Le mardi c’est mon jour OFF. D’habitude je bosse à la bibliothèque du centre ville d’Amiens mais ce mardi 10 mars, je décide de rester à la maison. Trop de monde en ville… Je récupère les filles à la sortie de l’école, c’est bizarre, on se tient à distance des amis pour échanger quelques mots. On se dépêche, on doit faire des courses, Dimanche c’est la communion de ma seconde fille. J’en mets beaucoup plus que nécessaire dans le caddie. Sans trop savoir pourquoi… Par précautions, on garde les gants pour faire les courses et payer.

Mercredi. Notre spectacle au Zénith est annulé. On s’en doutait un peu. D’ailleurs plus trop envie d’y aller. Demain il faut retourner en classe… Avec tous ces petits…

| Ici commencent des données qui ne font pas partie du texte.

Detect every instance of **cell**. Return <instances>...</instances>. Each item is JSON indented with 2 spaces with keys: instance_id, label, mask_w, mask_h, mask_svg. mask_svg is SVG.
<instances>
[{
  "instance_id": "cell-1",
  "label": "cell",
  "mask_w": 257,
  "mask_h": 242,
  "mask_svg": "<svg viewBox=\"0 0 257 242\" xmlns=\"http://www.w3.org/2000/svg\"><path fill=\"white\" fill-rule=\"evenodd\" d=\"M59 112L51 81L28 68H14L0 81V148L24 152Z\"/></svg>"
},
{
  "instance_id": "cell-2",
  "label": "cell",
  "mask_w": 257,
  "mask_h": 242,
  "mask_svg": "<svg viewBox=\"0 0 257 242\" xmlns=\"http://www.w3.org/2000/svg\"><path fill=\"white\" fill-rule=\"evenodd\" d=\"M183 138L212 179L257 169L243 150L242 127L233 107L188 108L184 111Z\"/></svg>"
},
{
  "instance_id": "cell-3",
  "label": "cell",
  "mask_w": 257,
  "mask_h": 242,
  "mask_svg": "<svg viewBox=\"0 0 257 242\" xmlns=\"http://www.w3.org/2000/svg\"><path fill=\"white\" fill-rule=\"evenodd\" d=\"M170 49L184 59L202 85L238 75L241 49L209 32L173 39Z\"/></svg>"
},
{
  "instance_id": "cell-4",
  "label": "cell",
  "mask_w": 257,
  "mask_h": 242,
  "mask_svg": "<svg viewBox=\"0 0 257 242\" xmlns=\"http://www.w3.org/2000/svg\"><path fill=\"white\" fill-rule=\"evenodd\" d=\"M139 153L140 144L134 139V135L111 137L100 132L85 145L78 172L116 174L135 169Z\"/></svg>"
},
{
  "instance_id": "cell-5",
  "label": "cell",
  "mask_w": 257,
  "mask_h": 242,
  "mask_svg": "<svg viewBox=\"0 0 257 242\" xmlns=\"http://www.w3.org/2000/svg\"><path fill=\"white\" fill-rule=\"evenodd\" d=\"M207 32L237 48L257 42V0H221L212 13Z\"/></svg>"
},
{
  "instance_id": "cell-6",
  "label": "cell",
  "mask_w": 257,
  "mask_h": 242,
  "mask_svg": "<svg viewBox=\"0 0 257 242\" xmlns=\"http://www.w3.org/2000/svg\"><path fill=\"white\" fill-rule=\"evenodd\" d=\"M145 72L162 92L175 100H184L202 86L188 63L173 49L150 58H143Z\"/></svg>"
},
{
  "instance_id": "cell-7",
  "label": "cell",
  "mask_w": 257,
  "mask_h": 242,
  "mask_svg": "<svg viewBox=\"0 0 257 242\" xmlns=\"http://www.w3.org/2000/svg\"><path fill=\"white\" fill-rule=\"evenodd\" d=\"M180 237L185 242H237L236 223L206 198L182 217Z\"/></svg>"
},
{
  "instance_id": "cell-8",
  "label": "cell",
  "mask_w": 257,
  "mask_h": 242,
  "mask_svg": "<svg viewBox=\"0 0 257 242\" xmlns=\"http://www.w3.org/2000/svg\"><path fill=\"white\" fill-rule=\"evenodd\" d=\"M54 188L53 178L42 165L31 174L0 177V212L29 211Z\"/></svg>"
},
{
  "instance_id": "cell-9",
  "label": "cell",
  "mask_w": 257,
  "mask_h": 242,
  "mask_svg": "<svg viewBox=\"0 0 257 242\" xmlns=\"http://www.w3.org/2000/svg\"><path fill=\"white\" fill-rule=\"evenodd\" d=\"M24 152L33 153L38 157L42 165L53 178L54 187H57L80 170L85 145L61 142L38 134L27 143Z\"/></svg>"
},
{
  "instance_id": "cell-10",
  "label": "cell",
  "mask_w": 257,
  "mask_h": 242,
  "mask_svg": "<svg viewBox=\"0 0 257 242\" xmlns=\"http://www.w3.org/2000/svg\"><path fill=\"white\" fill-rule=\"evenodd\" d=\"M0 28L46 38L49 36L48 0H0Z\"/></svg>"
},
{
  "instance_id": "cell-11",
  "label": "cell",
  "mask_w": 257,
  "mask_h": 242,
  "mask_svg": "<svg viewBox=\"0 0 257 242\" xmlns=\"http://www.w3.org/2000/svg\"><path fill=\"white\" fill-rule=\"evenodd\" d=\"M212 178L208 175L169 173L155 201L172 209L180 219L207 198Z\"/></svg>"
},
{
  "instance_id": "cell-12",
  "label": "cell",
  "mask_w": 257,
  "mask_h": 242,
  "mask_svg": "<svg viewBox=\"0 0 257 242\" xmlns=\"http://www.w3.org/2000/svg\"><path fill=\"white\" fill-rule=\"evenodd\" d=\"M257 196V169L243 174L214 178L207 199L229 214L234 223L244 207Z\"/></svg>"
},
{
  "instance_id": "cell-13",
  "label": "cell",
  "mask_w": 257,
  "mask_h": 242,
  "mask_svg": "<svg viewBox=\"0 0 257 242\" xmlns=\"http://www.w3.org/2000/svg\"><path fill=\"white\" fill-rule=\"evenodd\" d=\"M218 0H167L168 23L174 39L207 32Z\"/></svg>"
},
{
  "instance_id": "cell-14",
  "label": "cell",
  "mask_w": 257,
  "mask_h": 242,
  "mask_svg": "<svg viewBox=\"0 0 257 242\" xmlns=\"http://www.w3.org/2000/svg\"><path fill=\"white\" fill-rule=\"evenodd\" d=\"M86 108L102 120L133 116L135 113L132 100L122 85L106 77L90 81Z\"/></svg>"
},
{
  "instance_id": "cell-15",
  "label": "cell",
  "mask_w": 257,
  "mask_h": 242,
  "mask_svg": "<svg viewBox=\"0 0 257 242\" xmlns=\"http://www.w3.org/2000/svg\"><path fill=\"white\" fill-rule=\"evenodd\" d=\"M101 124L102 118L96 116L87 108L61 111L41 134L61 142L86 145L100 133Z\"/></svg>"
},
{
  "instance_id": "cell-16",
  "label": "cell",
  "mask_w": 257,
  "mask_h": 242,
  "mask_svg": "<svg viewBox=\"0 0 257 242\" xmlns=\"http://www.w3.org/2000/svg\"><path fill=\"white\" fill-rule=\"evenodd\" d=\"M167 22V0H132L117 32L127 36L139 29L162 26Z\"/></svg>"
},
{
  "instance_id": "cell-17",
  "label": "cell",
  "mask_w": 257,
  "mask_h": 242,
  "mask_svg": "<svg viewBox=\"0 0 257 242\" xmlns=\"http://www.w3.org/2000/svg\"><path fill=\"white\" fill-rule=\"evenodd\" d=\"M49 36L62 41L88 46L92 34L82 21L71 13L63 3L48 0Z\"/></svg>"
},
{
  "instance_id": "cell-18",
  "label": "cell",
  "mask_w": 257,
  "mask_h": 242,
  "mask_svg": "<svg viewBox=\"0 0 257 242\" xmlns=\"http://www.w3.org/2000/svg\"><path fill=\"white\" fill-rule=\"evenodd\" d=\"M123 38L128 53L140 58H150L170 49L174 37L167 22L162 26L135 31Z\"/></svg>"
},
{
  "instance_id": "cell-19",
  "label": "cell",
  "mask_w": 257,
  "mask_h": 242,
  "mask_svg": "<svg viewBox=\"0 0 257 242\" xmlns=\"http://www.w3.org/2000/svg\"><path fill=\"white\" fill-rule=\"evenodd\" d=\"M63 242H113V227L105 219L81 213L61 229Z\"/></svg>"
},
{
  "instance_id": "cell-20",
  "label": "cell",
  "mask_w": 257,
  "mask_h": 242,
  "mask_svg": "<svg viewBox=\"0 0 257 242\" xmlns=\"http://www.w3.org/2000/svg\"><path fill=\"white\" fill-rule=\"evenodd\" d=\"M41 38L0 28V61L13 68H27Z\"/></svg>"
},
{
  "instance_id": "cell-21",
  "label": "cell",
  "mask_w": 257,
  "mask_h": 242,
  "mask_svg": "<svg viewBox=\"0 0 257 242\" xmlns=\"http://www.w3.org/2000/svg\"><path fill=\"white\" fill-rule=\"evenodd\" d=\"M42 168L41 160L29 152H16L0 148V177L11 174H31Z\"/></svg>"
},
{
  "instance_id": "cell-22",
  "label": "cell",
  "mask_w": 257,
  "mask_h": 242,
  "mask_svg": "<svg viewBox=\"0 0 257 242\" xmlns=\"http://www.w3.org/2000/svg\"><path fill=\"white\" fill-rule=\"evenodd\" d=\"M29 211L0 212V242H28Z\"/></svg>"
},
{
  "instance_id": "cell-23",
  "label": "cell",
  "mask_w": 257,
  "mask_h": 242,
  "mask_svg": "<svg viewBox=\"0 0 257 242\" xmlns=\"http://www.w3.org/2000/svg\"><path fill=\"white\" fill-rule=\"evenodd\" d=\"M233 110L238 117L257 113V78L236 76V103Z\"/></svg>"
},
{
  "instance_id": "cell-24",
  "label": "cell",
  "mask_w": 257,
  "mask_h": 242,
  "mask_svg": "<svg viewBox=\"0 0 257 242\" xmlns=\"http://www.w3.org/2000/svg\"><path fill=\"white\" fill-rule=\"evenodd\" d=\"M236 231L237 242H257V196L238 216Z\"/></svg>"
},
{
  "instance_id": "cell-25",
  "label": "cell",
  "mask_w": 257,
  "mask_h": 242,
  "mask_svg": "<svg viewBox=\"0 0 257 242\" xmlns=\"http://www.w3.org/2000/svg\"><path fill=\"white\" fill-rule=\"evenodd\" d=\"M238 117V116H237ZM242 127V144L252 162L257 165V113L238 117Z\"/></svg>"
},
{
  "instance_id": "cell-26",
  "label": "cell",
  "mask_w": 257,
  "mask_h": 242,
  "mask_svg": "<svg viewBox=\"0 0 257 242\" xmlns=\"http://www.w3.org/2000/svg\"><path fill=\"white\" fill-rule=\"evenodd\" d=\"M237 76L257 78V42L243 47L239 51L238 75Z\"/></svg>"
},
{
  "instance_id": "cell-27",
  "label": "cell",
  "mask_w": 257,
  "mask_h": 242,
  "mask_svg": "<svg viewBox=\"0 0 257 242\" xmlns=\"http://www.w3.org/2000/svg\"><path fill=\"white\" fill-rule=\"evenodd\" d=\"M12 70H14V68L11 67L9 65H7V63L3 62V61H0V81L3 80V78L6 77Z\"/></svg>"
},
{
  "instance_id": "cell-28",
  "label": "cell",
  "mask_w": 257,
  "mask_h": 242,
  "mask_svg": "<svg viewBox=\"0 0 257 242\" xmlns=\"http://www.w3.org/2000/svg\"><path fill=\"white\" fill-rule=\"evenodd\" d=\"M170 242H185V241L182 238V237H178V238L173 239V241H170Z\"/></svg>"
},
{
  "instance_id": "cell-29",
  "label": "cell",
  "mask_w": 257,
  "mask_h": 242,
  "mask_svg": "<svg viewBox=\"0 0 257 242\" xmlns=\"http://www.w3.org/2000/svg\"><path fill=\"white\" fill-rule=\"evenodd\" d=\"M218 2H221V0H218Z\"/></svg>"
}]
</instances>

Et puis jeudi soir, on y est ! Tout s’accélère ! Le président prend la parole, les mots défilent sur l’écran : les écoles ferment. Enfin, je suis soulagée. On discute avec mon mari. Si je l’attrape ce virus qui est plus grave pour les malades chroniques et qu’il m’arrive quelque chose, il prendra bien soin des filles évidemment et j’envoie dans la foulée un SMS à ma famille: je préfère reporter le repas de famille prévu Dimanche. Nous irons à la messe tous les 5. Et cette pensée, que demain vendredi, je dois y retourner pour tout organiser et tout expliquer aux petits. Comment vont-ils comprendre çà… ? J’annonce le tout aux filles et leur demande de vider leurs cases en classe et de tout ramener. On pourra travailler.

Le lendemain, journée normale pour ne pas faire peur aux élèves. Midi. 31 petites paires d’yeux rivés sur moi: « les enfants nous allons repartir en vacances parce qu’on n’a pas trop envie d’attraper la petite maladie. Mais on va se retrouver bientôt ! Vous allez travailler bien sûr, mais avec papa et maman. » Ils font comme si ils avaient compris… Je finis ma journée, il me reste à convaincre que la communion de dimanche doit être reportée. On garde ses distances dans la salle paroissiale. « Pas de regroupements de plus de 100 personnes et sanitairement avec les gestes de l’Eucharistie on n’est pas dans les gestes barrières. » Les familles sont compréhensives, on reporte tout.

Je rentre chez moi et referme la porte d’entrée derrière moi jusqu’à nouvel ordre. On ne sort plus. Et je souffle un grand coup.

Le confinement général ne sera annoncé que quelques jours plus tard.